Replace all other letters with the number 0.

As for an example of similar names having the same Soundex code, consider the names "Smith" and "Smythe". These names are spelled differently, but they have the same pronunciation, so they would be encoded as "S530" using Soundex.

Double Metaphone

Double Metaphone is a more advanced algorithm for phonetic matching, developed by Lawrence Philips in the 1990s. It is based on the Soundex algorithm, but is designed to be more accurate and to handle a wider range of words.
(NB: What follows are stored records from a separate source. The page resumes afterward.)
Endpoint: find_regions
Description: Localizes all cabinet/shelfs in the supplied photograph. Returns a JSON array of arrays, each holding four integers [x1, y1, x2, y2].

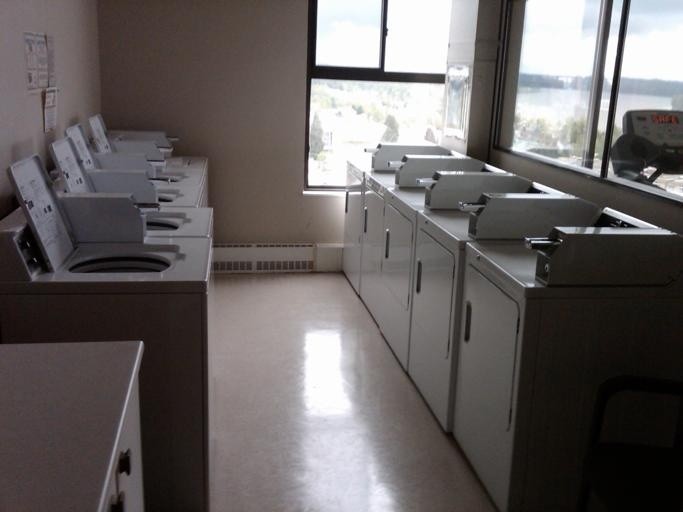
[[101, 372, 144, 511]]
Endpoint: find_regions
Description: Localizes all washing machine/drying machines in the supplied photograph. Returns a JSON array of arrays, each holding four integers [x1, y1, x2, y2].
[[1, 111, 215, 511], [341, 143, 682, 512]]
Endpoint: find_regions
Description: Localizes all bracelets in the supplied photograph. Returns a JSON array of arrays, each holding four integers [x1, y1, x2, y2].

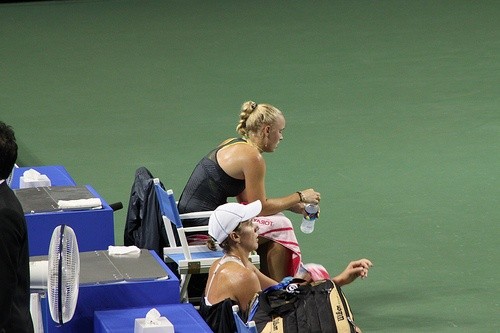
[[297, 191, 303, 201]]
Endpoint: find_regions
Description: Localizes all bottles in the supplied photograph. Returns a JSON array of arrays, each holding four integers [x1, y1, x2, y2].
[[300, 202, 319, 234]]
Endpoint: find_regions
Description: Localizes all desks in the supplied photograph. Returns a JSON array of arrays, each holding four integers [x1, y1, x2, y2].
[[12, 164, 212, 333]]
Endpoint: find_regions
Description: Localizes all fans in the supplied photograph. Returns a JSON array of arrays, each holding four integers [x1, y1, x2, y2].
[[28, 224, 80, 333]]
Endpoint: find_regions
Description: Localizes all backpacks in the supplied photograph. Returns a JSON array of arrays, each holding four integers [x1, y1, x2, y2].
[[248, 277, 362, 333]]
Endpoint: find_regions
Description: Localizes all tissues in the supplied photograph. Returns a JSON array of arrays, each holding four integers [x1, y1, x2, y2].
[[20, 169, 51, 189], [135, 308, 174, 333]]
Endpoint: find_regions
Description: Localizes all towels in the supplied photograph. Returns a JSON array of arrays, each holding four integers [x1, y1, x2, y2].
[[57, 198, 102, 209], [109, 246, 140, 255]]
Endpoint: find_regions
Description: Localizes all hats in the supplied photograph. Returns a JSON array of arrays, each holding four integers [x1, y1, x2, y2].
[[209, 200, 262, 245]]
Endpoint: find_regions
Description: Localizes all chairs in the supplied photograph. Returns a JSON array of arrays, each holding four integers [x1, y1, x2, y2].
[[125, 166, 362, 333]]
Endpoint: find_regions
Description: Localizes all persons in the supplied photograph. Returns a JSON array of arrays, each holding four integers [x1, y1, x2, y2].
[[0, 121, 35, 333], [177, 101, 321, 284], [203, 200, 373, 323]]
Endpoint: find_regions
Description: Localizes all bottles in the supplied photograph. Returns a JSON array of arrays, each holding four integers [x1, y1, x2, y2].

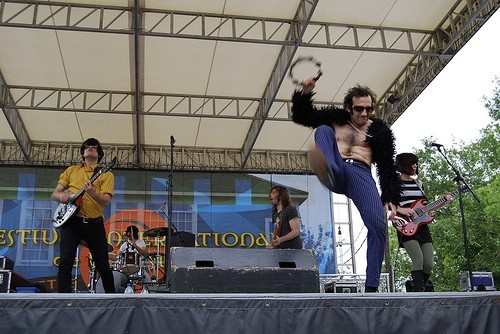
[[141, 281, 149, 294], [124, 283, 134, 294]]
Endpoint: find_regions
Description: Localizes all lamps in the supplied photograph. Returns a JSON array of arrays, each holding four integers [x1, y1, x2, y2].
[[387, 94, 400, 104]]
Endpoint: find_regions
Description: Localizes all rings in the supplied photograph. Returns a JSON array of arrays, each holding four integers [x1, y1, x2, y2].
[[449, 198, 453, 201]]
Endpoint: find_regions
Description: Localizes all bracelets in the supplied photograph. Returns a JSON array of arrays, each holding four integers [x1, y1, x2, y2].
[[136, 246, 139, 250]]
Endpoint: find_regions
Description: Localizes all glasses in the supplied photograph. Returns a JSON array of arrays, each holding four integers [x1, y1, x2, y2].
[[85, 143, 99, 148], [352, 104, 374, 113]]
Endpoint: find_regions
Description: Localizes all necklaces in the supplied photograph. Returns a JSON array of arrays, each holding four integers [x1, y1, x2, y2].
[[348, 121, 373, 137]]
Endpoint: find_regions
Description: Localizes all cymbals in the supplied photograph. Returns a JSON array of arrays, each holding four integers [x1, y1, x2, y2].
[[143, 227, 174, 237], [288, 56, 324, 86], [145, 252, 164, 256], [107, 242, 113, 253]]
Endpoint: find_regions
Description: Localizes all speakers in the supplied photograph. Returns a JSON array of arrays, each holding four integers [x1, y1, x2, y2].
[[169, 247, 321, 294]]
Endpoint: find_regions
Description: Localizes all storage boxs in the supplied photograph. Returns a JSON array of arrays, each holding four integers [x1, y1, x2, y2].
[[0, 255, 8, 270], [0, 270, 13, 293]]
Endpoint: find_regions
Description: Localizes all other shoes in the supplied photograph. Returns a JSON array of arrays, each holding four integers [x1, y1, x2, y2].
[[363, 284, 381, 293], [307, 147, 338, 192]]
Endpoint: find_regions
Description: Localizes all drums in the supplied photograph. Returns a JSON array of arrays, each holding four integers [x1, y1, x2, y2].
[[95, 270, 132, 294], [117, 252, 140, 275], [127, 267, 142, 280]]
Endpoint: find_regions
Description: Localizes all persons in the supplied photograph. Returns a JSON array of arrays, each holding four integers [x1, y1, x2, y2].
[[291, 79, 405, 292], [389, 153, 453, 292], [51, 137, 117, 293], [118, 225, 151, 294], [269, 186, 303, 250]]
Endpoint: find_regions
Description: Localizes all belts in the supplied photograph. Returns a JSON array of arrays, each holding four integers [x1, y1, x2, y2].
[[344, 158, 362, 165]]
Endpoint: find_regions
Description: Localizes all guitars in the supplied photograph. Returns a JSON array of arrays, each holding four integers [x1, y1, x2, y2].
[[52, 156, 115, 228], [272, 222, 277, 249], [391, 185, 470, 236]]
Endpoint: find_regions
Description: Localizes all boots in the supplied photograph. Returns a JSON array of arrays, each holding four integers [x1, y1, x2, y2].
[[423, 272, 431, 291], [410, 270, 423, 292]]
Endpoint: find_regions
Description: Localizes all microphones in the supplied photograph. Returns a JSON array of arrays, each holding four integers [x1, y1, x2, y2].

To encode a word with Double Metaphone, the algorithm follows these steps:

Retain the first letter of the word.
Remove any vowels, except for the first letter.
Replace certain letters with other letters or combinations of letters, as follows:
B: B
C: X if followed by "ia" or "h" (e.g. "Cia" becomes "X", "Ch" becomes "X"), otherwise "S"
D: J if followed by "ge", "gy", "gi", otherwise "T"
G: J if followed by "g", "d", "i", "y", "e", otherwise "K"
K: K
L: L
M: M
N: N
P: F
Q: K
R: R
S: X if followed by "h" (e.g. "Sh" becomes "X"), otherwise "S"
T: X if followed by "ia" or "ch" (e.g. "Tia" becomes "X", "Tch" becomes "X"), otherwise "T"
V: F
X: KS
Z: S

For example, surnames such as Cone and Kohn are encoded in the same way as "KN" , because they sound similar even though they are spelled differently.